Admittedly, there are insufficient prospective data at present to support the efficacy and safety of (three-factor or four-factor) PCCs in massive transfusion in trauma and surgery [22]. Outside the European nations, PCCs are generally considered off-label in the management of acquired bleeding. Conversely, high-dose FFP therapy is increasingly used at major trauma centres, but potential long-term complications are of great concern [21].

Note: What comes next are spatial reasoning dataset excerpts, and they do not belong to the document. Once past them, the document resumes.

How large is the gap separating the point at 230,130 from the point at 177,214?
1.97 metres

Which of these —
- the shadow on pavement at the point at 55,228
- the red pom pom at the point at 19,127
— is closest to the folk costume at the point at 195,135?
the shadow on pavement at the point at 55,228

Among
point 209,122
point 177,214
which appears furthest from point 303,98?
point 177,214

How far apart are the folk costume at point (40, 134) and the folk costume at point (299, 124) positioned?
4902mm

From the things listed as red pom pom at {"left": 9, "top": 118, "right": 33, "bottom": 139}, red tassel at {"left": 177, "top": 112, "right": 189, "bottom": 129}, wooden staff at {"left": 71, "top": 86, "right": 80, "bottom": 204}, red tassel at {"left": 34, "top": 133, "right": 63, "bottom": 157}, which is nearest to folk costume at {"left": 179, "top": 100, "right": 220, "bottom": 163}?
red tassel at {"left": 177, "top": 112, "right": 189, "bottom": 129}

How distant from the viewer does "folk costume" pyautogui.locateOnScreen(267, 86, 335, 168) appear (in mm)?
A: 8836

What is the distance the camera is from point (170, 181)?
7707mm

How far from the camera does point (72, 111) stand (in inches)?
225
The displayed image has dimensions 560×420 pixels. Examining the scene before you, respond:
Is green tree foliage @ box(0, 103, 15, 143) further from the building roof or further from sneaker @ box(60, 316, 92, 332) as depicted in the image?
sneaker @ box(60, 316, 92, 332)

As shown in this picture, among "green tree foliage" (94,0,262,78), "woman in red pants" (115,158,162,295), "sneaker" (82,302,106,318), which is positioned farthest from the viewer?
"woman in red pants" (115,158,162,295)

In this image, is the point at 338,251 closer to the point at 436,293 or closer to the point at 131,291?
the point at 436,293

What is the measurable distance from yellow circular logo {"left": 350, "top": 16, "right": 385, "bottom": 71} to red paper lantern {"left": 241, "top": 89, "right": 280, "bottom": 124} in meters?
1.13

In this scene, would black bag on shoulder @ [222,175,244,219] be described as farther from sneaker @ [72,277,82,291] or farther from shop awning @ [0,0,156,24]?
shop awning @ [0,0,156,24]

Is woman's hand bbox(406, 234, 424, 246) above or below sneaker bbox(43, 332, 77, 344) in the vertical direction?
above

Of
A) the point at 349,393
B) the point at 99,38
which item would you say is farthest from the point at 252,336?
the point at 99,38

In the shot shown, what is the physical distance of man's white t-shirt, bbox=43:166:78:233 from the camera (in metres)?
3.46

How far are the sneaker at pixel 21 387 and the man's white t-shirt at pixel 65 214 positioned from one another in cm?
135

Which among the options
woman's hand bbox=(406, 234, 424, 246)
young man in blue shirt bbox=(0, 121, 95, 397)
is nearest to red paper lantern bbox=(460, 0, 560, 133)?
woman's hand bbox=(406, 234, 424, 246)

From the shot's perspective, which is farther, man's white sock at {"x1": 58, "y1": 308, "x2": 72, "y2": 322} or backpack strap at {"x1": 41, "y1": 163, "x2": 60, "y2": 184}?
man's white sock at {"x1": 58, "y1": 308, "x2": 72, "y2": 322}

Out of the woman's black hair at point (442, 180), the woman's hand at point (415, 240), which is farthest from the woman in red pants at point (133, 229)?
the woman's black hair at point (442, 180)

In conclusion, the use of PCC offers advantages over FFP in efficient and timely replacement of vitamin K-dependent factors. In massive bleeding without DIC, PCC (20–25 IU kg−1) can be administered after the primary fibrinogen replacement (> 1.5 g L−1). This sequence of therapies guided by laboratory monitoring seems to have FFP-sparing effects in trauma patients with hemorrhage [14]. Additional clinical studies will be required to evaluate the efficacy and safety of different PCCs (three-factor vs. four-factor), and their use with other agents (e.g. antifibrinolytics).

Disclosure of Conflict of Interests

K. Tanaka has received honoraria for lectures from CSL Behring and Octapharma.